Whew, i turned into a foot stamping 3 year old on my last post. But i am okay with it, because sometimes i am a foot stamping 3 year old.
(The phone just rang, we have caller ID. It was my mom. I didn't answer. I'll go down and listen to the message later.)
More party tidbits:
- My brother hired this really cute young man named Earl to help out with the party. Earl was THE BEST! He made all the bruchetta, he put stuff out on platters. He didn't bat an eye when the old bat showed up 45 minutes early. He just went and put on his nicer clothes and offered them a drink. And he cleaned everything up afterwards. I want to marry him (well except i don't think i'm his type. He didn't walk in and say "Hi I'm Earl, I'm gay", but if i were a betting woman...) or adopt him.

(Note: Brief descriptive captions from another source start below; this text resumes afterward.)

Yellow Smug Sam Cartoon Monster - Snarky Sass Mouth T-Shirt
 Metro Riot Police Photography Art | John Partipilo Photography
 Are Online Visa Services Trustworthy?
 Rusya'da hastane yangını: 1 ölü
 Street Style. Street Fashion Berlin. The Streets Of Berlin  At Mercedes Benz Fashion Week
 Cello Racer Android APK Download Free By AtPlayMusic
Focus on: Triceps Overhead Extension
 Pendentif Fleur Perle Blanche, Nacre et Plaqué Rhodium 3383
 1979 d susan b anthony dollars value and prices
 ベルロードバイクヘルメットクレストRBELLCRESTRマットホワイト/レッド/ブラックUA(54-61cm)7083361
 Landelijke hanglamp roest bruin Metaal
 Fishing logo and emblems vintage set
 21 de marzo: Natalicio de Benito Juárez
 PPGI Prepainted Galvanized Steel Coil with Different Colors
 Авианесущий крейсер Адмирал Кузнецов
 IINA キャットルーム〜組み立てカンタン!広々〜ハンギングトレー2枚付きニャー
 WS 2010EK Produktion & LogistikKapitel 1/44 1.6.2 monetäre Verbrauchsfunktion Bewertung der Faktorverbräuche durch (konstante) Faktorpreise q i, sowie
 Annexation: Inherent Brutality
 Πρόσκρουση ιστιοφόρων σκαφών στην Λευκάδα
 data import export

- Jesus Christ, old people can REALLY drink. They went through all of the wine and the champagne in record time. And this at lunch time. If i drink during the day it's nap time for me.
- The Mister backed his expensive SUV into my brother's mini van when he was going out on a balloon run. Ouch. But as the bumper sticker says "Things occur." I found this much funnier than the Mister did, not that i let him see me smiling.
- My aunt (mother's sister) told me how she hates to listen to my mom being so mean all the time to my dad (who really is a sweet man), and she tells my mom that too. Alcohol loosens another tongue.
- One of my dad's tennis buddies' eyes are my chest height. And he made full use of that fact.
- I was the hottest adult woman at the party. One advantage of hanging out with the 80 year old crowd.
- I have lots of leftover beer.
- But not for long.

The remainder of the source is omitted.